==== Testo citato

MONTAUK, ieri. Un libro di Max Frisch

da | Giu 25, 2015 | Senza categoria

«Un’insegna che promette il panorama dell’isola: OVERLOOK. Ha proposto lui questa fermata. Un parcheggio per almeno cento macchine, ora vuoto; la loro macchina è l’unica nel reticolo tracciato sull’asfalto.»

Le mete turistiche fuori stagione hanno una malinconia che scambi per romanticismo, gli hotel deserti, la colazione con tutti i tavoli immacolati tranne il tuo, una costruzione fatta per le folle e i colori chiassosi. Per questo le coppie di amanti clandestini vanno nelle pensioni sul mare: perché al desiderio si sommi la nostalgia, qualcosa che è già fuori tempo massimo. Prova a immaginare il futuro con qualcuno dal balcone di un posto per le vacanze.

«L’Atlantico non può essere lontano. Sopra, molto in alto, un gabbiamo isolato. Camminando si riempie la pipa e si meraviglia, senza voler sapere di che cosa si meraviglia. […] Dopo, per accendersi la pipa, deve fermarsi un attimo, c’è vento, occorrono cinque fiammiferi, e intanto lei è andata avanti, così che per vari minuti non la vede più; per vari minuti gli appare come una fantasia o come un lontano ricordo.»

I tradimenti sono solitari, sono persino più intimi delle relazioni – nessun altro con cui condividere quello che accade, i segreti. Più vividi della realtà, come i sogni che non raccontiamo perché rimangano con noi.

La cartina geografica che avete comprato è rimasta in macchina, vi orientate col sole, ma dove? Ci sono i boschi, non è la Grecia, la vegetazione è diversa. Pensi a quel viaggio, pensi alla Bretagna, pensi alle altre donne che hai avuto, lei non ha nome, ancora. (La stessa aria costiera dello scorso anno, forse indossi anche le stesse scarpe, la stessa camicia, solo tu sei invecchiato di un anno)

Un cartello dice: MONTAUK.

Un nome indiano, designa la punta settentrionale di Long Island, distante centodieci miglia da Manhattan.

========
==== Righe di dati

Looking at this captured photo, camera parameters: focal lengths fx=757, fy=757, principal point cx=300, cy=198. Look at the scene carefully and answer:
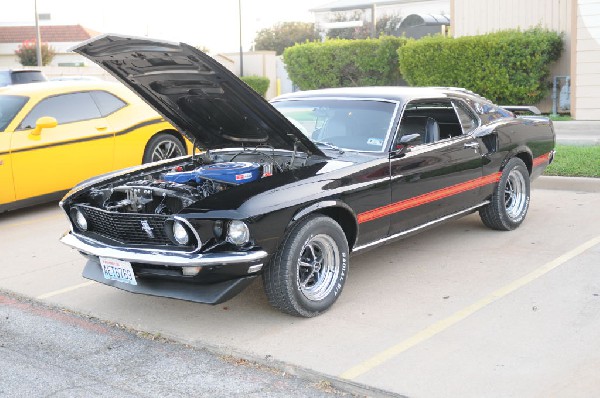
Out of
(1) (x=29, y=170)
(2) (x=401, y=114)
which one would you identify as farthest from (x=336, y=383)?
(1) (x=29, y=170)

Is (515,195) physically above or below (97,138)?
below

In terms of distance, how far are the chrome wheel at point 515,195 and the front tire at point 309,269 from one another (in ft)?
8.71

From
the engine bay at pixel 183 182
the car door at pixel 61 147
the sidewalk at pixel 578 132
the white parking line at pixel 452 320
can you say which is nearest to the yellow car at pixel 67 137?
the car door at pixel 61 147

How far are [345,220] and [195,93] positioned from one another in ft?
5.00

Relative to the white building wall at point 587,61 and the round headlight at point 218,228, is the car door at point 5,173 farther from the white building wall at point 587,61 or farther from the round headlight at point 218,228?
the white building wall at point 587,61

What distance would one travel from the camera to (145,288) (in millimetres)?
4906

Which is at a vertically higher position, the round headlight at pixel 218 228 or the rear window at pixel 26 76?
the rear window at pixel 26 76

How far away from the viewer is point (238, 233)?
4.65m

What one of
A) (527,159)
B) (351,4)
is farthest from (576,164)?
(351,4)

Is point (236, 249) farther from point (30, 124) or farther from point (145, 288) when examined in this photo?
point (30, 124)

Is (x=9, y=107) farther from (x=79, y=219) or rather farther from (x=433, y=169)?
(x=433, y=169)

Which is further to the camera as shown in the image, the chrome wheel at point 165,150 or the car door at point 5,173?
the chrome wheel at point 165,150

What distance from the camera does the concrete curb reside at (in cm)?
905

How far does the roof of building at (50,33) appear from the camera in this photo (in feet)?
187
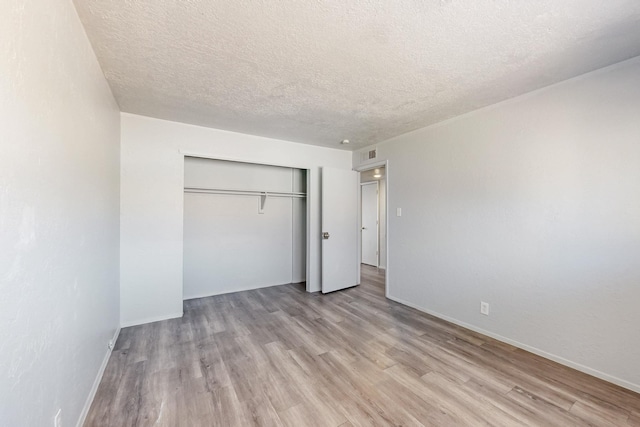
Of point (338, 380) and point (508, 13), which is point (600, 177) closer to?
point (508, 13)

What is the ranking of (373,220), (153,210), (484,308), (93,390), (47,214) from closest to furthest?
(47,214) → (93,390) → (484,308) → (153,210) → (373,220)

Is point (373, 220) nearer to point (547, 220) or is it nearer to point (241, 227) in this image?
point (241, 227)

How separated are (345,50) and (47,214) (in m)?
1.91

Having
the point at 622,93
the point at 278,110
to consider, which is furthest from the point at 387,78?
the point at 622,93

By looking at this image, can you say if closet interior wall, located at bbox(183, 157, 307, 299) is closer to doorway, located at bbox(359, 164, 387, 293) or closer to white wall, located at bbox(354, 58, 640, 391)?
doorway, located at bbox(359, 164, 387, 293)

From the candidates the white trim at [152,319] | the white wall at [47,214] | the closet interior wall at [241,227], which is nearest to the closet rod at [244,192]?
the closet interior wall at [241,227]

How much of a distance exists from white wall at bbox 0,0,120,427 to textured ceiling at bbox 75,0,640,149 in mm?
423

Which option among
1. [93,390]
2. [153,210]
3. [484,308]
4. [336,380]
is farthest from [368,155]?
[93,390]

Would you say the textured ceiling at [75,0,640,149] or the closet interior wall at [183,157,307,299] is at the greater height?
the textured ceiling at [75,0,640,149]

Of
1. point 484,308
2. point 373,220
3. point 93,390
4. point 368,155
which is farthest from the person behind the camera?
point 373,220

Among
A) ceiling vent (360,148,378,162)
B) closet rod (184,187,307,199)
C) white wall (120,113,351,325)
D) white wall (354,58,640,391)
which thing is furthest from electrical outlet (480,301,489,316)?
white wall (120,113,351,325)

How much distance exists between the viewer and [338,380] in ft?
6.61

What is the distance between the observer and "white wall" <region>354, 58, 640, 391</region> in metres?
1.95

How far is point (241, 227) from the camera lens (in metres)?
4.24
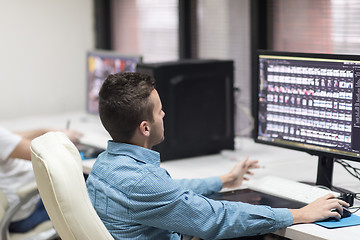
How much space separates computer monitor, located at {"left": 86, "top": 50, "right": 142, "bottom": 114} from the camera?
3068 millimetres

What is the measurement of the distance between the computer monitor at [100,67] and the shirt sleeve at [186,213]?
1491 mm

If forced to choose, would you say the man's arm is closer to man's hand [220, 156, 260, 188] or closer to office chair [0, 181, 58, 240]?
man's hand [220, 156, 260, 188]

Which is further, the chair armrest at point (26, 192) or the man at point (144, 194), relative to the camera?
the chair armrest at point (26, 192)

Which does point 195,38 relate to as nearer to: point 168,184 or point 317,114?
point 317,114

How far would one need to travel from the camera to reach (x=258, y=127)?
2.26 meters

========

## Il tuo compito
Nel testo su Montauk, a quante miglia da Manhattan si trova la punta settentrionale di Long Island? Le voci provengono da un'altra fonte.

## Risultato richiesto
Centodieci miglia.